TO BE DONE ->
A - In the man page discussion, which ANSI color number is described as fairly close to Ubuntu orange?
B - Write the next part of the man page discussion, starting after its final post.
-- Start of TEXT SHOWN --
Enhancing the experience of manpages

Enhancing the experience of man pages

Now

Man pages are full of useful information, enhanced with some formatting such as bold and underlined font.

To new users this can appear arcane and off-putting. To experienced users this can still be visually unappealing and tedious.

We can do better.

A colourful future

man uses the MANPAGER environment variable, if set, to send its output to a pager program such as more, less or most. I use less which can be configured to, among other things, display line numbers and augment formatting e.g.

MANPAGER="less -N --use-color -Dd+y -Du+208 -DN+r" man openssl

I find this far more appealing and easier to scan quickly. You may disagree with my colour choices. If you do please free to improve upon them and report back.

Breaking it down:

  • less use the less pager
    • -N display line numbers
    • --use-color display colour in conjunction with -D
    • -Dd+y add yellow colour to text with bold font
    • -Du+208 add colour 208 from the 8-bit colour pallette to underlined text
    • -DN+r colour the line numbers red.

These options can be seen in the man page for less.

There are also termcap options which can be exported to achieve colourful man pages.

What should we do with this knowledge?

I think we should consider whether this would be a good enhancement for the user experience. Exporting the MANPAGER environment variable on behalf of users, desktop and server, is one approach, but adding an alias might be a nice, un-intrusive, alternative.

# File: ~/.bash_aliases

alias manual='MANPAGER="less -XNR --use-color -Dd+y -Du+208 -DN+r" man'

I would like to hear your thoughts, fellow members of the community. Most people seem unaware of the possibility. Perhaps this is something Ubuntu & the flavours would consider adopting and refining for implementation?

Best regards

Daniel

7 Likes

This is a neat idea. A couple of extra thoughts:

It would be nice if these were Ubuntu colours. Annoyingly, the Ubuntu brand colours aren’t exactly available from less’s determinedly 8-bit palette, but we can approximate them; “light aubergine” is fairly close to ANSI colour 89; warm grey fairly close to ANSI 145; and Ubuntu orange fairly close to 202. I’ve always found it rather good that Ubuntu terminals are instantly recognisable in screenshots (and so the OS used to take the screenshot is instantly recognisable as having been Ubuntu), and this would continue that.

It would also be nice to use the long options for the MANPAGER envar (which I’d be in favour of being made a default setting, rather than an alias; branding is good!) so that if someone discovers the MANPAGER envar it is at least a little self-documenting, rather than having to look up all the short options (with man, haha!) to see what -XNR means. Doing both of these things means that the MANPAGER envar would look like

MANPAGER="less --no-init --LINE-NUMBERS --RAW-CONTROL-CHARS --use-color --color=d+89.145 --color=u+202 --color=N+89" man man

image

1 Like

Good points @sil :+1::+1:. The only reason I didn’t suggest Ubuntu colours is because they wouldn’t necessarily work on the terminals provided by the flavours. That said, I think it would make sense for Ubuntu proper to use Ubuntu themed colours, kubuntu to use kubuntu themed colours etc.
-- End of TEXT SHOWN --
-- Start of GIVEN RECORDS --
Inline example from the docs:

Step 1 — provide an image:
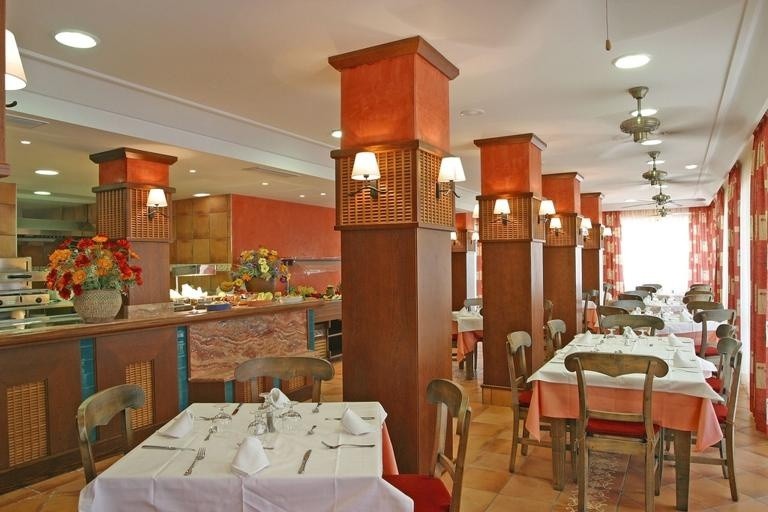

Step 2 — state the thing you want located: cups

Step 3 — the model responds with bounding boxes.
[470,305,476,312]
-- End of GIVEN RECORDS --
PER-TASK OUTPUTS ->
A - ANSI color 202.

B -
Long options are the better approach, of course. Thanks for pointing that out.

I’m very interested to see support for exporting MANPAGER! I thought it would be devisive. We’ll soon see, I hope :slight_smile:

Flavor lead here. Don’t worry about that. All flavors are Ubuntu and not separate distributions.

3 Likes

I only mean to distinguish between the theming of the flavours etc, not to suggest that Kubuntu, Ubuntu Studio, etc are not Ubuntu :slight_smile:

As both a user and a flavour lead, what do you think of the general idea being presented?

I like it. I think it would be nice to have colors for the manpages.

That said, I rarely use manpages unless I need to reference something. That said, a wall of monochromatic text is hard on the eyes.

Consideration also needs to be given to those with colorblindness. What colors provide the most contrast, and how would they be able to change the color theming? I’d posit a simple configuration change would need to be available for accessibility reasons.

1 Like

We could put a brief comment on the preceding line(s) to instruct all users to refer to the Options section of the less man page so they can pick the colours that best suit their usage be it for accessibility reasons or purely aesthetic reasons.

E.g.

# Refer to the OPTIONS section of the `less` manpage
# for colour configuration details
export MANPAGER=...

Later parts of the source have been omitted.